When I was a kid in Athens there were horses everywhere. The Energy Acts of those days classified burros and horses as solar—since they ate vegetation—and a person could have as many as he could afford. Athens was a hilly place, with its small university built two hundred years ago in the Appalachian foothills; and although people had bicycles, horses were the best way to get around. It’s a lovely little town still, I suppose, although I haven’t been there for twenty years. We had a sweet-tempered chestnut mare named Juno, and some nights when Father was reading in his study and Mother was asleep on the living-room couch I would go out to the garage and sleep with Juno, lying on her moist and tickly straw, soaking in her body warmth and her body smells, listening sometimes to the fluttering and groaning noises she made in her sleep. Juno died when I was fifteen, and I mourned her more than I would mourn either of my parents.

My father supplemented his professor’s income by having Juno serviced and selling the foals. She never failed to produce, bless her heart. She gave birth to a succession of colts in deep, rich, glossy browns and blacks, and she nursed them with love and patience, watching them grow and urging them on. Her grief when Father sold them was, to me, palpable. I could feel her mourning. I made a special point of sleeping with her on the nights after a colt of hers had been taken away, regardless of how cold it might be in the garage, and she would nuzzle me in her sleep sometimes and the garage would fill for a moment with the resonance of her doleful, motherly voice in its sad whinnying. I knew how she felt. I would have whinnied along with her had I known how.

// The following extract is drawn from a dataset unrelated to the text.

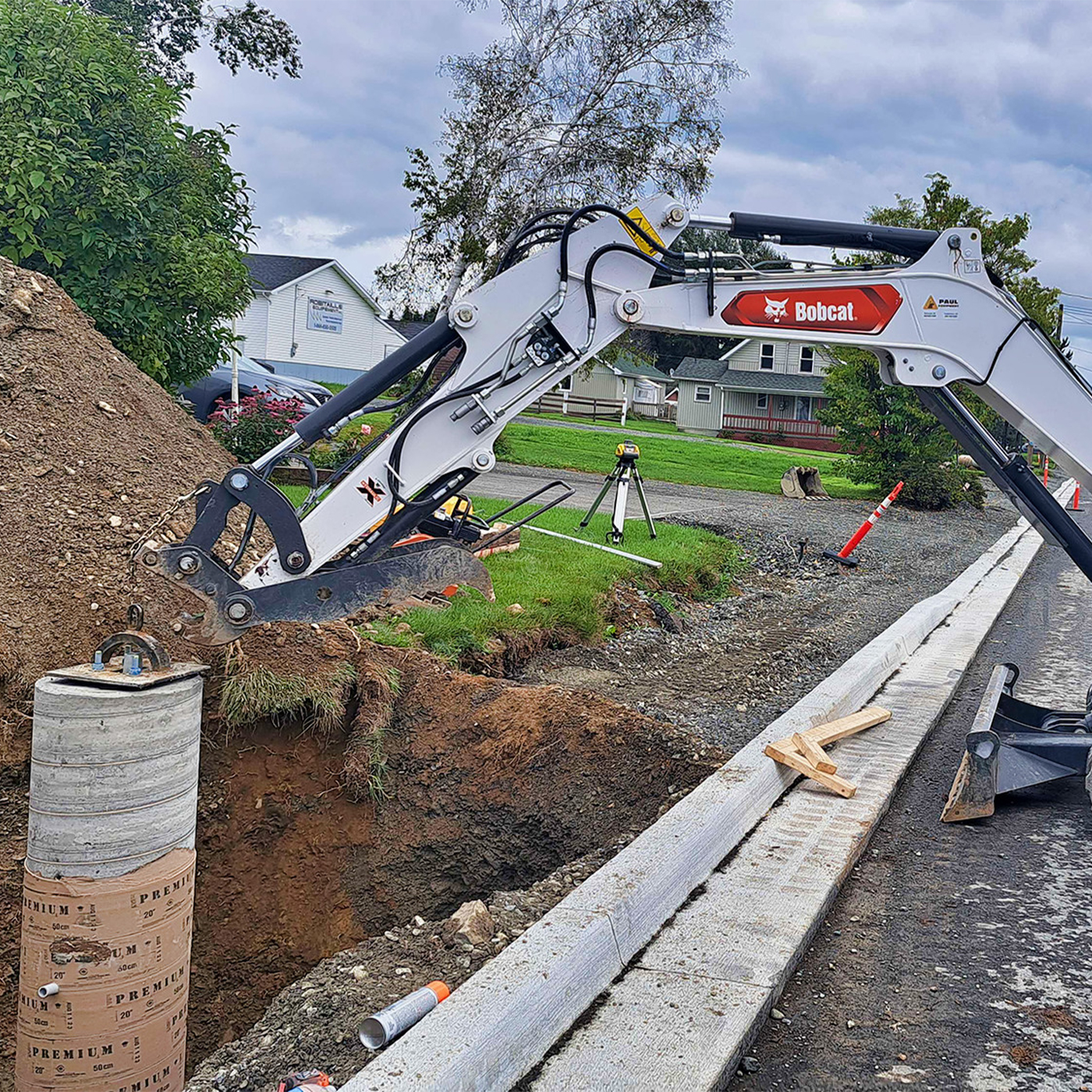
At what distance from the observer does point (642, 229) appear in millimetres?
5156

When Juno died she wasn’t replaced. My father had taken an early retirement to do research, and the three of us were on a reduced income and couldn’t afford a horse. Father hardly went anywhere anyway, and Mother had undergone two bad falls from Juno. Juno’s body was sold to the recycling plant on the edge of town and I retreated farther into myself and my dreams of wealth. There was no one left in that grim household to love.

I remember my mother coming out to the garage one night when Juno was still alive and I was lying against her flank half-asleep, dreaming already of stock-market quotations and of the killings I would make. Mother was wearing a pink chenille bathrobe. She had a candle in her hand and her face was as puffy as bread dough and her hair wild. “My God!” she said, seeing me. “You fool. That horse could roll on you and kill you. Or kick you to death.”

I opened my eyes and stared at Mother. I could have stood up, easily, and beaten her senseless. Juno wouldn’t hurt me. I stared at Mother and said nothing.

Mother suddenly seemed to weaken and become confused. She put a hand to her forehead, and even in candlelight I could see the blue veins in it and the trembling. She looked at Juno and spoke as if to her. “What’s going to become of me?” she said. Juno was silent. So was I. Mother turned and went back to the house. About a half hour later I got up from the straw and went through our vegetable garden to the living-room window and looked in. There sat Mother on the sofa with her robe open and a drink in her hand, staring at the gray floor of our living room. The study candles were out; my father was in bed. It was about three o’clock in the morning; I could tell that by the stars. In those days we still were allowed electric light until 10 P.M., but it was far later than that. Mother had lit six candles and was sitting there as though hypnotized, the flesh on her cheeks sagging, her breasts exposed, sagging, her arms sagging at her sides. Whenever I hear the phrase “spiritual bankruptcy” I think of Mother sitting there, an empty woman.